Les Croix de bois de
Dorgelès est un roman dur, triste, sans concession sur la boucherie que fut la Première Guerre Mondiale.
Qu'il m'a été dur de le finir, ce texte. Chaque chapitre en rajoute une couche, dans tous les registres. On découvre les petits arrangements de la guerre, les inévitables passes droit, la solidarité entre les hommes mais aussi les jalousies et les vexations dûent aux différences sociales, aux caractères qui se mêlent plus ou moins bien ; puis on découvre les batailles le terrain, les marches forcées, la nourriture, les logements, les corvées, les lits, les lettres qui n'arrivent pas ; puis la bataille, la guerre, la vrai, l'horrible: les camarades qui meurent, l'artillerie qui rend sourd, qui rate sa cible, qui tire sur son propre camp, les gaz, les mitrailleuses, la boue, la pluie: l'enfer. On se bat même dans les cimetières...

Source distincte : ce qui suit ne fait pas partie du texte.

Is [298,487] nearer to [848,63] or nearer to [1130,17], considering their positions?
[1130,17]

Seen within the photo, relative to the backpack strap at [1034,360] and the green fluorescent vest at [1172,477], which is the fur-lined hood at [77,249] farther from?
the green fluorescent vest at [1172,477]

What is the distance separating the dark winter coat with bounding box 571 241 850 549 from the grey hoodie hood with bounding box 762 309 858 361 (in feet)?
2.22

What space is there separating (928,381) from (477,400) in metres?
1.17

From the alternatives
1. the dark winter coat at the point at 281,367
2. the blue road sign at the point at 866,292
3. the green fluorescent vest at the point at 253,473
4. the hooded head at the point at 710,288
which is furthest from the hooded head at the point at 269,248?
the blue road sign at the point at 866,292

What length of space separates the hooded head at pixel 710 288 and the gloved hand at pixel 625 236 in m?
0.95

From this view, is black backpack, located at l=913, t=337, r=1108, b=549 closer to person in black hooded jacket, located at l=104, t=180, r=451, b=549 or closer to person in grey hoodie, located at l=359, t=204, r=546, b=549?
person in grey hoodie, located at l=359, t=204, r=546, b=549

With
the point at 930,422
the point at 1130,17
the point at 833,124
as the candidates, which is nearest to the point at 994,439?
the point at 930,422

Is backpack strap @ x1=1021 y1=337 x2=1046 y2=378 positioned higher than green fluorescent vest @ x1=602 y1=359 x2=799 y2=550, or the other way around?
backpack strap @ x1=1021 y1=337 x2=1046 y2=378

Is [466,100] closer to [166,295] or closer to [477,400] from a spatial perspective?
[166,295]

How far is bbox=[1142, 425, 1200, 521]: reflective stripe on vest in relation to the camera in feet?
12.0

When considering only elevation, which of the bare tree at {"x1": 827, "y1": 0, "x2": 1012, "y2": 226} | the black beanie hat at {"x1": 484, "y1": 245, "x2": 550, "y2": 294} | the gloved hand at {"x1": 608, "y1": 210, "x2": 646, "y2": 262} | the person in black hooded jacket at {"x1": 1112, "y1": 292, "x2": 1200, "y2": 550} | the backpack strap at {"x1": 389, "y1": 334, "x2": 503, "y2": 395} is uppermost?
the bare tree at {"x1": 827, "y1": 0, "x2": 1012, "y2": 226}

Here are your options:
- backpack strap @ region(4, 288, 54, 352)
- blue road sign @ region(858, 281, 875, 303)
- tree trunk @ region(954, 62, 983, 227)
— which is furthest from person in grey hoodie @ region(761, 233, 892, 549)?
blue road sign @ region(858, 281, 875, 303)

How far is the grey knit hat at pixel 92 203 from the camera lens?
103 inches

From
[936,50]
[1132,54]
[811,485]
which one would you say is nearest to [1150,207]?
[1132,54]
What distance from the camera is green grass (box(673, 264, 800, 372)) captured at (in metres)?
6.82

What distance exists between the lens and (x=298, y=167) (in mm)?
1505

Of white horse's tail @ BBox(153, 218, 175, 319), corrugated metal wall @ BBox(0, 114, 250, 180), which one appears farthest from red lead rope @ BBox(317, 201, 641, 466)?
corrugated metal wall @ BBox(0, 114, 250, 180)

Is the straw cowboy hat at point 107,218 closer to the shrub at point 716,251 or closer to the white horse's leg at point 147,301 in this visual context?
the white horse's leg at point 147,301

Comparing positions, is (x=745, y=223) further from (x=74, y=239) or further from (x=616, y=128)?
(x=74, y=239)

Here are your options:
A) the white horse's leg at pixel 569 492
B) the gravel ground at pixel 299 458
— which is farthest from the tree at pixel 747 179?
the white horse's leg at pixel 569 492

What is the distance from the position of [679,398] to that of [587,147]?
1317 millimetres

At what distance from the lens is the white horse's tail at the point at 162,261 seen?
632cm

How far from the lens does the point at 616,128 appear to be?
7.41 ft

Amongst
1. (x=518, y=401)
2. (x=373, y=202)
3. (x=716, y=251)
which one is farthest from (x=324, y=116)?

Il y a aussi, heureusement quelques moments de joies, les permissions à l'arrière, les petits bonheurs de la soupe chaude, du sommeil dans une écurie et pas dans la boue, des rires avec les camarades, des photos de fiancées qui tournent, des lettres toutes chaudes et douces qui arrivent de l'arrière, des colis qui améliorent un peu l'ordinaire, du vin chaud qu'on peut faire dans l'âtre avec ses hôtes... Mais cela c'est à chaque fois après et avant le front, avant la tranchée et les pluies d'obus, avant les camarades qui tombent un à un, ceux qui perdent un bras, deux jambes, u
n oeil, la mâchoire ou deux doigts....
Ce livre c'est la guerre, vue des tranchées. Pas de l'arrière, pas de Paris, pas des campagnes (
Le Grand Troupeau de
Giono), pas des canons, pas d'un cheval ni d'un avion mais à hauteur d'homme, à hauteur de biffin, juste au ras du sol, en tentant d'éviter les schrapnells. le style est très sobre, proche du langage oral souvent mais aussi poétique parfois, toujours soucieux du réel et du détail important, jamais lyrique ou épique. Où serait le besoin d'en rajouter quand la véritable horreur, la simple description de ce qui s'est passé suffit. Car l'auteur a vécu ce qu'il écrit. Il est dans son récit, il raconte sa guerre. Il était soldat.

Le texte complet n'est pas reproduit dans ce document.